PAGE>
L'application de la taxe sur la valeur ajoutée selon le régime de la marge
Au cas particulier, la société Lefebvre Petrenko a pour activité la vente d'objets d'art et de collection. A la suite d'une vérification de comptabilité, l'administration fiscale a remis en cause l'application qu'elle a faite à ses ventes de la taxe sur la valeur ajoutée selon le régime de la marge prévu par l'article 297 A du code général des impôts et procédé en conséquence à des rappels de taxe au titre de la période du 1er janvier 2014 au 31 décembre 2016, en calculant une taxe collectée assise sur l'intégralité du prix de vente des biens cédés. Selon l’administration fiscale, l'absence de factures d'achat conformes faisait obstacle à l'application de ce régime, en l’occurrence, la mention faisant référence à l'application de la marge était manquante sur la facture. Par conséquent, l'administration fiscale a appliqué la TVA sur l'ensemble du prix de vente et non sur la seule marge.
La société Lefebvre Petrenko a saisi le tribunal administratif de Paris lui demandant la décharge de ces rappels de taxe sur la valeur ajoutée ainsi que des pénalités correspondantes et des amendes qui lui ont été infligées sur le fondement du 4 de l'article 1788 A du code général des impôts.
Le tribunal a rejeté sa demande et la Cour administrative d'appel de Paris a rejeté l'appel qu'elle avait formé contre le jugement. C’est dans circonstances que la société Lefebvre Petrenko s’est pourvue en cassation devant le Conseil d’Etat qui lui a donné raison en annulant l’arrêt rendu par la Cour administrative d'appel de Paris.

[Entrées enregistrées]
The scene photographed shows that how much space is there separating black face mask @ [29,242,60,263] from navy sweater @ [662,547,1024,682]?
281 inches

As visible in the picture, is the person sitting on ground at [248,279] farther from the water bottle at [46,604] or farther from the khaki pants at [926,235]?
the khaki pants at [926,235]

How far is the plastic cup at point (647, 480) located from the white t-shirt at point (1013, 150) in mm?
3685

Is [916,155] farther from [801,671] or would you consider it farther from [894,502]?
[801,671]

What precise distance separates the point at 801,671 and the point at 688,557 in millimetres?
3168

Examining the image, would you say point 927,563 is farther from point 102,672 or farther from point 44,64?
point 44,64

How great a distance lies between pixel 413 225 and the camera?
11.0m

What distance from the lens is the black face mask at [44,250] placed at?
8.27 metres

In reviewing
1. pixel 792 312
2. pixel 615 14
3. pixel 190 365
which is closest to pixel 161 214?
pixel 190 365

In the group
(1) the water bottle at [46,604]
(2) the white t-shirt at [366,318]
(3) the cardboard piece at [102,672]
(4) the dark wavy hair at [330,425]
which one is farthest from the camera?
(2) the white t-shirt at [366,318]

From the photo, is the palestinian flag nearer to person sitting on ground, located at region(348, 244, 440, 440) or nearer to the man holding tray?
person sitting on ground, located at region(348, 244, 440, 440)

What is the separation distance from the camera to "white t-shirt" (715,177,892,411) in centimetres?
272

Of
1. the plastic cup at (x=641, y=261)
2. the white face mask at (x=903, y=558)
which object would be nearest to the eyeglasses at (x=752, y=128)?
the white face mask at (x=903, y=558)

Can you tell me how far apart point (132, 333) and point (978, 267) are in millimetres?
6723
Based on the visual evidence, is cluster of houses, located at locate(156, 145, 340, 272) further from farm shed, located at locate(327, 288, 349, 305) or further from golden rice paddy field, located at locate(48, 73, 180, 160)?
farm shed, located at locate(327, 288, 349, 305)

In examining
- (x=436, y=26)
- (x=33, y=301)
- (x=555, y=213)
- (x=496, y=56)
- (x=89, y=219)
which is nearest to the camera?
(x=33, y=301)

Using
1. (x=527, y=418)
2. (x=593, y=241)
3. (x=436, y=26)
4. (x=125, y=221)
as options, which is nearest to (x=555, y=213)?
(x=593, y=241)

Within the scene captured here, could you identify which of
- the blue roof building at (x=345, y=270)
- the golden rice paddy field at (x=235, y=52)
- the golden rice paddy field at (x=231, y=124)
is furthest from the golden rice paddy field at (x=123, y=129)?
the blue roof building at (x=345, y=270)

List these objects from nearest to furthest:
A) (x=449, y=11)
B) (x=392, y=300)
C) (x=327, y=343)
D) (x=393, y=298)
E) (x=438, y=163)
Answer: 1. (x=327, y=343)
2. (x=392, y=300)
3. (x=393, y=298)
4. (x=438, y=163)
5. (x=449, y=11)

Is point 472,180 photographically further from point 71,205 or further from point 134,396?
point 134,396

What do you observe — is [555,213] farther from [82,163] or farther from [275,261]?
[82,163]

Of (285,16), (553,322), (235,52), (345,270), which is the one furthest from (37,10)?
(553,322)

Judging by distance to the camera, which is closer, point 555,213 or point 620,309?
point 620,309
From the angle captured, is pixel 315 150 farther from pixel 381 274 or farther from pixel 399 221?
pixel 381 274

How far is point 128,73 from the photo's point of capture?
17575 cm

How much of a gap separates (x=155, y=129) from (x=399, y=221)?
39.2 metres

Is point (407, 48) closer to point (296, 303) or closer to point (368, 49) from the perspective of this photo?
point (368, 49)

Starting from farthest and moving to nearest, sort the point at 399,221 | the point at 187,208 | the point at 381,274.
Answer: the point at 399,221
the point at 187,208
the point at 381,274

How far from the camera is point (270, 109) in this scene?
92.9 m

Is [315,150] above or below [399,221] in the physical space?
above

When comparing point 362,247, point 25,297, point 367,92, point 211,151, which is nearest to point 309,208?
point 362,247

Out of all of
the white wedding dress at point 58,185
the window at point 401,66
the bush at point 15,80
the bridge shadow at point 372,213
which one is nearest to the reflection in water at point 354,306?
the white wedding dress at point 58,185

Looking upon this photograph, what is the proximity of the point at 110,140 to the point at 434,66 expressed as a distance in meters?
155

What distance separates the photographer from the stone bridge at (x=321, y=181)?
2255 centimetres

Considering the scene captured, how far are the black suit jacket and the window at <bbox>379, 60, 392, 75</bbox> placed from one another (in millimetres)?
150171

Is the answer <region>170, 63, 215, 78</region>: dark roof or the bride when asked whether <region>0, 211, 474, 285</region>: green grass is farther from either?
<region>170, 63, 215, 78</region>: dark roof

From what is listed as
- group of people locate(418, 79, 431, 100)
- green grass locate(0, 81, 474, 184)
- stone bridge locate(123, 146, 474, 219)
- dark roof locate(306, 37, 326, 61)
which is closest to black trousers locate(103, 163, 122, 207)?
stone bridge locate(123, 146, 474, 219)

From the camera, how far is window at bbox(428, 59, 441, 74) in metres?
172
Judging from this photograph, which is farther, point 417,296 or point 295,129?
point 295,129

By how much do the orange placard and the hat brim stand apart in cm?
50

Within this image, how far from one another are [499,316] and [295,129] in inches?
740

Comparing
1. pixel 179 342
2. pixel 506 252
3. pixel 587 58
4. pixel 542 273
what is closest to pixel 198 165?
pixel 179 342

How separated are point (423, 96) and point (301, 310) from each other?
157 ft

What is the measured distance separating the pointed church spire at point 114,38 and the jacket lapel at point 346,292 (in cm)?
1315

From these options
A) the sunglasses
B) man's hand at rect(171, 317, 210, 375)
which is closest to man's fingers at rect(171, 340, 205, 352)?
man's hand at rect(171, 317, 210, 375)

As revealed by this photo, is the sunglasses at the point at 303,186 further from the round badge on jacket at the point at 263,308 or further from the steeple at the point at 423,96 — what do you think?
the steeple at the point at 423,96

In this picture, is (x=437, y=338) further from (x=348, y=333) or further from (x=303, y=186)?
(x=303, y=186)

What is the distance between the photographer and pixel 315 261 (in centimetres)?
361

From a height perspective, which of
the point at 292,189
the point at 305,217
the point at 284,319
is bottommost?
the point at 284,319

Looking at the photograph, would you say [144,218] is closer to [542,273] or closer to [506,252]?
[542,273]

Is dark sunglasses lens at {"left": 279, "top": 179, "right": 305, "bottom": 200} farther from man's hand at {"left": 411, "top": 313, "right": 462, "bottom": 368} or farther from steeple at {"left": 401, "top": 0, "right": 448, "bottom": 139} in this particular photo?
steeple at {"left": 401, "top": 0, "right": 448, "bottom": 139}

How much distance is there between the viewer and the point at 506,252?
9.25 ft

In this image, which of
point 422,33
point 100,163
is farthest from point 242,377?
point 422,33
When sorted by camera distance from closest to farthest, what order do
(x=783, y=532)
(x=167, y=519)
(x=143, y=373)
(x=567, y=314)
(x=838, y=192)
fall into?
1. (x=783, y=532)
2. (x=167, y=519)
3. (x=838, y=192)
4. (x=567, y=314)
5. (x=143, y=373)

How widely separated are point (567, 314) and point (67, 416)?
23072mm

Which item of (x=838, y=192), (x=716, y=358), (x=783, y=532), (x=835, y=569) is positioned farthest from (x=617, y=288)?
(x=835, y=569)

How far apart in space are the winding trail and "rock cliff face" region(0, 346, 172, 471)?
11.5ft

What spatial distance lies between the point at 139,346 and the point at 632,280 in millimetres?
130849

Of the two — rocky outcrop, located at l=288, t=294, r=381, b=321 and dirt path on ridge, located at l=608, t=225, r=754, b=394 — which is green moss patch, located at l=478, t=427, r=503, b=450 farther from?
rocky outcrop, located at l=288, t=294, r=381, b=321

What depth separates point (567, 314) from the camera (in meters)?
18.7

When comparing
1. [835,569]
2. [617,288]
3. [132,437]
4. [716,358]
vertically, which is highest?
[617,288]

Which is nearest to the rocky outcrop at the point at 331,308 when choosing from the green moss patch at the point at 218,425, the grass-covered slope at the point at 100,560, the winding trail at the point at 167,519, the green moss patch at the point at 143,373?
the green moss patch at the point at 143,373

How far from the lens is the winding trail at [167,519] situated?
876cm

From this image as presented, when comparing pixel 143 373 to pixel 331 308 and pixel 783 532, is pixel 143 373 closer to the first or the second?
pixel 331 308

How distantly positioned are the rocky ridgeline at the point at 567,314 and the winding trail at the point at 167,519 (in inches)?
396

...

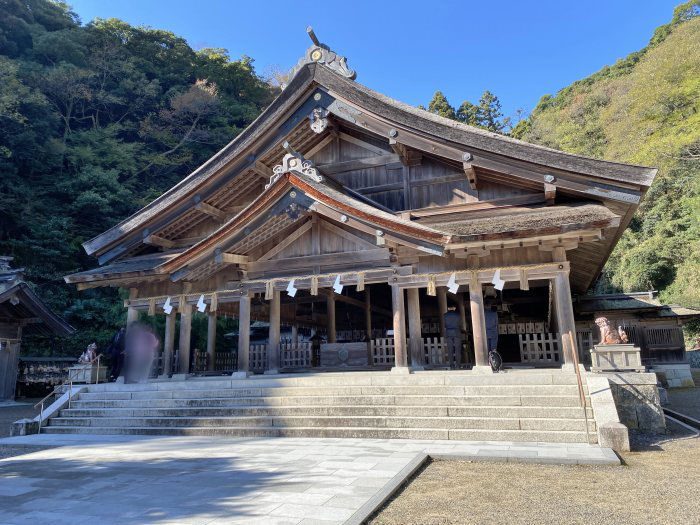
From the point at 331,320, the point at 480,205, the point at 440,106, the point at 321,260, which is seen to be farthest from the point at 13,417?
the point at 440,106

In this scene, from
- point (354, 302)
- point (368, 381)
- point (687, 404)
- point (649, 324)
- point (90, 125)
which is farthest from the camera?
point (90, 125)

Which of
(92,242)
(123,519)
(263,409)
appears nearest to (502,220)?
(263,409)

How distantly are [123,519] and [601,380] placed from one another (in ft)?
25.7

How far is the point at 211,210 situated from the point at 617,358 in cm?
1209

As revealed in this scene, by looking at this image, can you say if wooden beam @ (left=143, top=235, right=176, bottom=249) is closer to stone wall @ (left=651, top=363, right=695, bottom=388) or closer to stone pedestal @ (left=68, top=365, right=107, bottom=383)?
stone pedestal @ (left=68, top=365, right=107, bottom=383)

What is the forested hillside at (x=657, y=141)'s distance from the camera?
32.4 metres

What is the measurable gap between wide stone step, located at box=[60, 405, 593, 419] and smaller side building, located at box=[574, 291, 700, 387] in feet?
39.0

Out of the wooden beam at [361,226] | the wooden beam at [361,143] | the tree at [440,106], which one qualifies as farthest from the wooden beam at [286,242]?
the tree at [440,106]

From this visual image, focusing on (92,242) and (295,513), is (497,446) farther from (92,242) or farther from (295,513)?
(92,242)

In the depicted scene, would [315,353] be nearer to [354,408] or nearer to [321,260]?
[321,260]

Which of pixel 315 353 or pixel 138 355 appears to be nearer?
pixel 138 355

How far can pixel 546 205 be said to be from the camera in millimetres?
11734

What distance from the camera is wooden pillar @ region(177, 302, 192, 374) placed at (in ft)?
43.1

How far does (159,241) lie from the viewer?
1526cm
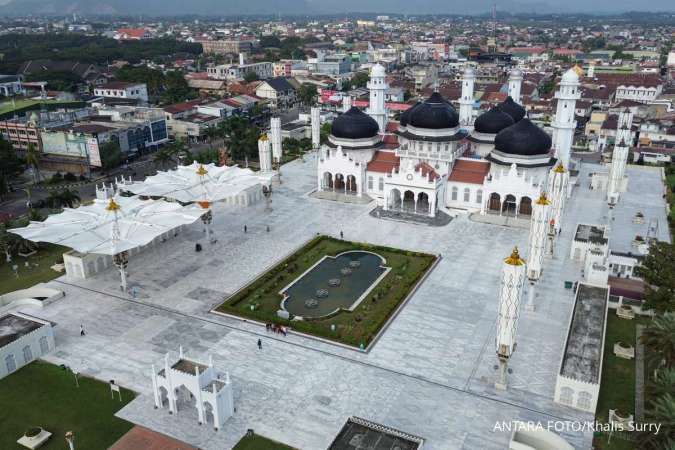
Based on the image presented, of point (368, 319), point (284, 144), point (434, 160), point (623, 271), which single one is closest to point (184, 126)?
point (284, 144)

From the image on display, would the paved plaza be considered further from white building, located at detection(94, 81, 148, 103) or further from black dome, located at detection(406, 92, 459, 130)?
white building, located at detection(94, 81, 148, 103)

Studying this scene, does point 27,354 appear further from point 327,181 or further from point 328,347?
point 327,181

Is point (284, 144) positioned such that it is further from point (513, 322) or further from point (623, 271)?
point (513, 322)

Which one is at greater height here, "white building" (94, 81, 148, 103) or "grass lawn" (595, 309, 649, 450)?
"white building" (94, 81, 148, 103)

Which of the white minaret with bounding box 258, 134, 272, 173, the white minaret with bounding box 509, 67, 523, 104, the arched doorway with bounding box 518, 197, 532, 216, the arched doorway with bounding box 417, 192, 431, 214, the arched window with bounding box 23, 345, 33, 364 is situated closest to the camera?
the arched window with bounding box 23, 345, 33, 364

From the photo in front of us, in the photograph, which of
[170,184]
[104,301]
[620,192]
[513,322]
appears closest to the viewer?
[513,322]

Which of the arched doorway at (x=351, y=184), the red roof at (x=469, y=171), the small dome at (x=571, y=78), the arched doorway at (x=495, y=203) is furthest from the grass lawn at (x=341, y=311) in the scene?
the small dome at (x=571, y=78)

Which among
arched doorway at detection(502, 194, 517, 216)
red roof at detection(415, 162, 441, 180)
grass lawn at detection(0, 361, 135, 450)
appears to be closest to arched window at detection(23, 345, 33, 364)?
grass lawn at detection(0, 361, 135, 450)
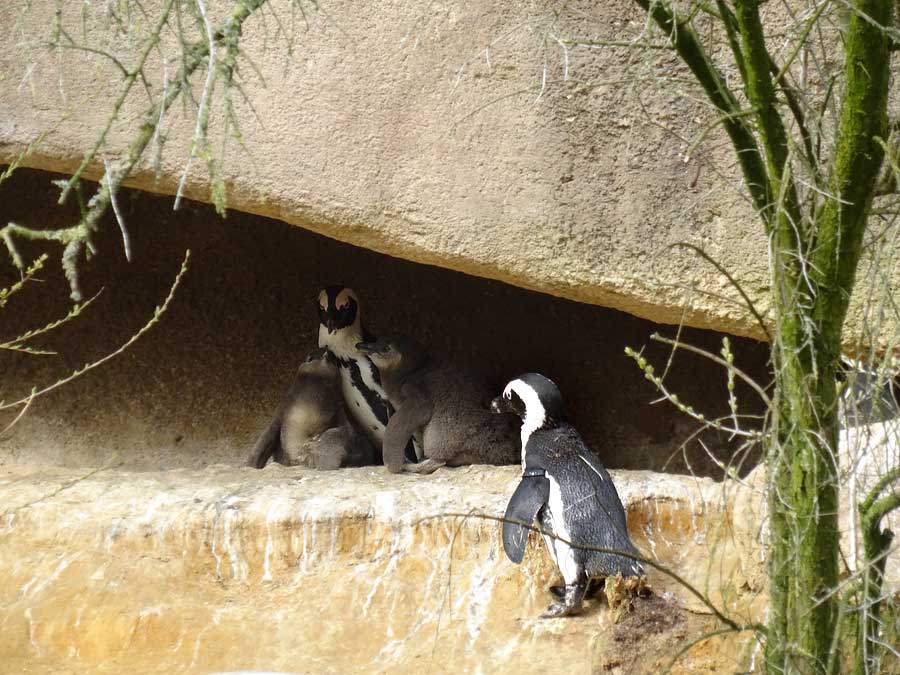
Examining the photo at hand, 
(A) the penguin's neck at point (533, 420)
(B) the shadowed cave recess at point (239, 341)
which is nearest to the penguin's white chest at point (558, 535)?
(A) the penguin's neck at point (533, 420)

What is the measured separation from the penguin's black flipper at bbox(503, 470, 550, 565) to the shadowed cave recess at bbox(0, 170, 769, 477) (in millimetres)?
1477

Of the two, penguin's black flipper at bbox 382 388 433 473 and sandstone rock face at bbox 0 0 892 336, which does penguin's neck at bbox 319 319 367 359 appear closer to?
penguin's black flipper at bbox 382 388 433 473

--

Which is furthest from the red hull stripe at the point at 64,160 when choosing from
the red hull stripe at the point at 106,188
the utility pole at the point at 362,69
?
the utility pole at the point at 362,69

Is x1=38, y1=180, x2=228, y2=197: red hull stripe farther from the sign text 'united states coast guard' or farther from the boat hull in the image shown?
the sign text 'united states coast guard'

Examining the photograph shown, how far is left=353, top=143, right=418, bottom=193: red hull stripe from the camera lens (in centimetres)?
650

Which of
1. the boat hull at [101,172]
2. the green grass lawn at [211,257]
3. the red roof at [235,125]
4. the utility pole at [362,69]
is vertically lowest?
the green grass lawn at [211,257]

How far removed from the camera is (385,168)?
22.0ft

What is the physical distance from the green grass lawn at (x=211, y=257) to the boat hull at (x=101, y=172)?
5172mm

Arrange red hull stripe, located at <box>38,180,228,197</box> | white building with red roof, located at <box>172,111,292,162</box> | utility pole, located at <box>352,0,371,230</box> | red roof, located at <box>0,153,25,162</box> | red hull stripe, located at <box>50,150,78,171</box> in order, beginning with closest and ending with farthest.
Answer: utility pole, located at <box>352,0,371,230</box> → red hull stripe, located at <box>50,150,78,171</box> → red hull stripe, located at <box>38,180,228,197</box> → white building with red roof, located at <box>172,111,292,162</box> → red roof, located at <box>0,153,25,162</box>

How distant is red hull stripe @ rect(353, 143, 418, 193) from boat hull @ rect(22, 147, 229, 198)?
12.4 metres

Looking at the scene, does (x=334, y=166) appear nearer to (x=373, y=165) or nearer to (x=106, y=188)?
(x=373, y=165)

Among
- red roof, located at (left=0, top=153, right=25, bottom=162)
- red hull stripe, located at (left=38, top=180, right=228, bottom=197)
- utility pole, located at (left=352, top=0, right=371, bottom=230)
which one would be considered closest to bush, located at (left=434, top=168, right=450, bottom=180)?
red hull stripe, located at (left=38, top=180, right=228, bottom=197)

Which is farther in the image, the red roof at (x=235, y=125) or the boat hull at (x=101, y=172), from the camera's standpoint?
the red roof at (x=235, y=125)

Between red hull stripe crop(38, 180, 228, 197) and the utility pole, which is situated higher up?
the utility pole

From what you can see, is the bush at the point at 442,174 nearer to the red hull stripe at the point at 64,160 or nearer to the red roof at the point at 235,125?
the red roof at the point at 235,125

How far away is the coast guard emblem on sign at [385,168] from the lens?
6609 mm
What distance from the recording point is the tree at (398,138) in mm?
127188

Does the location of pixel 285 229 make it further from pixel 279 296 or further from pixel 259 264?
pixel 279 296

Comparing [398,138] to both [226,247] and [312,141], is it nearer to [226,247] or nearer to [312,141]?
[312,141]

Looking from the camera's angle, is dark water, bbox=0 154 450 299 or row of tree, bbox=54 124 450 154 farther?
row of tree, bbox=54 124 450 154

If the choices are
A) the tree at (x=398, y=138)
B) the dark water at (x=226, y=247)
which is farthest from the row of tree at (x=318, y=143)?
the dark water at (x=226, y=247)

CONSIGNE A> D'après la page sur le régime de la marge, quelle est l'activité de la société Lefebvre Petrenko ?
CONSIGNE B> Mettez à jour le passage de la page sur le régime de la marge qui commence aux mots "La société Lefebvre Petrenko a saisi" et s'arrête après "général des impôts.", en y remplaçant "décharge" par "réduction".
CONSIGNE C> Poursuivez le texte sur l'application de la TVA selon le régime de la marge à partir de l'endroit où il s'arrête.

CORRIGÉ A> La vente d'objets d'art et de collection.

CORRIGÉ B>
La société Lefebvre Petrenko a saisi le tribunal administratif de Paris lui demandant la réduction de ces rappels de taxe sur la valeur ajoutée ainsi que des pénalités correspondantes et des amendes qui lui ont été infligées sur le fondement du 4 de l'article 1788 A du code général des impôts.

CORRIGÉ C>
L'importance de la facture et des mentions obligatoires y figurant
Pour le Conseil d’Etat, la circonstance qu'un assujetti revendeur, qui a acquis des biens auprès d'un autre assujetti revendeur, ne dispose pas d'une facture d'achat comportant les mentions obligatoires prévues pour l’application du régime de la marge ne fait pas obstacle à ce qu'il puisse faire application, lors de la revente de ces biens, du régime particulier de la taxe sur la valeur ajoutée sur la marge bénéficiaire s'il établit que les conditions de fond sont satisfaites.
Cette décision, favorable au contribuable pour l’application d’un régime alors la facture n’est pas conforme aux conditions exigées, s’inscrit dans la ligne droite des décisions du Conseil d’Etat et de la CJUE qui considèrent, dans bien des cas, que le défaut d’une mention sur une facture ne devrait pas nécessairement conduire au refus du droit à déduction.
En effet, selon les dispositions de l’article 256 du CGI, sont soumises à la taxe sur la valeur ajoutée les livraisons de biens et les prestations de services effectuées à titre onéreux par un assujetti agissant en tant que tel. L'article 242 nonies A de l'annexe II au CGI prévoit que la facture doit obligatoirement faire apparaître le nom complet et l'adresse de l'assujetti et de son client.
Selon le Conseil d'État toutefois, l'absence du nom et/ou de l'adresse du client sur la facture ou leur caractère erroné n'empêchent pas celui-ci de déduire la taxe mentionnée sur cette dernière, à condition qu'il apporte la preuve par tout moyen du règlement effectif par lui-même de cette facture pour les besoins de ses propres opérations imposables (CE 26-3-2012 n° 326333, Sté Cerp Lorraine).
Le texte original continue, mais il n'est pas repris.